В этой суровой реальности голод больше не является преходящим ощущением – он стал основополагающим свойством повседневной жизни в Газе. Пройдитесь по улицам – и вы увидите матерей с детьми на руках, ищущих краюху хлеба, и безработных отцов, молчаливо несущих на себе бремя собственной беспомощности. Рынки опустели, помощи поступает недостаточно, а порции меряются не тарелками, а кусками. Теперь мы считаем буханки хлеба так же, как принимаем лекарства, аккуратно деля еду между членами семьи – не прихоти ради, а чтобы банально выжить.
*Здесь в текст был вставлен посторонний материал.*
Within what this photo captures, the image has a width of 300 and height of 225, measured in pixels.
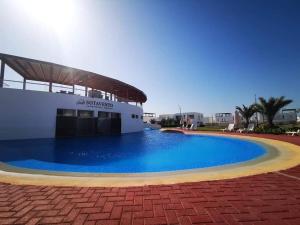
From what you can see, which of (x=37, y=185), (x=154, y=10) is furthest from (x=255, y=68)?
(x=37, y=185)

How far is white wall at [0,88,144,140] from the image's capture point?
45.7 feet

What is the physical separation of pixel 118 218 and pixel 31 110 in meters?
15.3

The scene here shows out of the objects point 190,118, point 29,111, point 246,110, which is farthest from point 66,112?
point 190,118

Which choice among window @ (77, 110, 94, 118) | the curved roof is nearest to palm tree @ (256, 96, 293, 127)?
the curved roof

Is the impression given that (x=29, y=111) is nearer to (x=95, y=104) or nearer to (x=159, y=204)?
(x=95, y=104)

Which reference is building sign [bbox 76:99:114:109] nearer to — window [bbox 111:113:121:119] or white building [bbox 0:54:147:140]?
white building [bbox 0:54:147:140]

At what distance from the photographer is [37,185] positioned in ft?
12.7

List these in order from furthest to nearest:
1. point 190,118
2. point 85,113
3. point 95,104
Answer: point 190,118 → point 95,104 → point 85,113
Люди здесь ищут не роскошь, а минимум для того, чтобы не умереть от голода. Чистая вода; достаточное количество топлива, чтобы зажечь духовка; лекарства, чтобы унять боль; теплая еда, чтобы согреть маму. С каждым днем надежды тают, а психологическое давление усиливается. Многие наши знакомые впали в депрессию, и некоторые из них утратили силу, чтобы молча переносить все это – просто потому, что они видят горизонта и перспективы окончания этих страданий.

Посреди всего этого народная солидарность не иссякла – это наше последнее прибежище. Соседи делятся едой, насколько это возможно; друзья обмениваются тем малым, что у них есть; члены семьи делят между собой оставшиеся рисунки и чечевицу. Даже в разгар голода мы стараемся выживать с достоинством.

Какой закон в мире разрешает морить голодом два миллиона человек. В каком уголовном или моральном кодексе есть преступление страшнее, чем геноцид?

Что было бы, если бы голодал хоть один израильский ребенок? Как много организаций бы мобилизовалось? Сколько заявлений бы прозвучало? Сколько мер было бы принято, чтобы спасти их?

Однако здесь, в Газе, нас оставили умирать в одиночестве.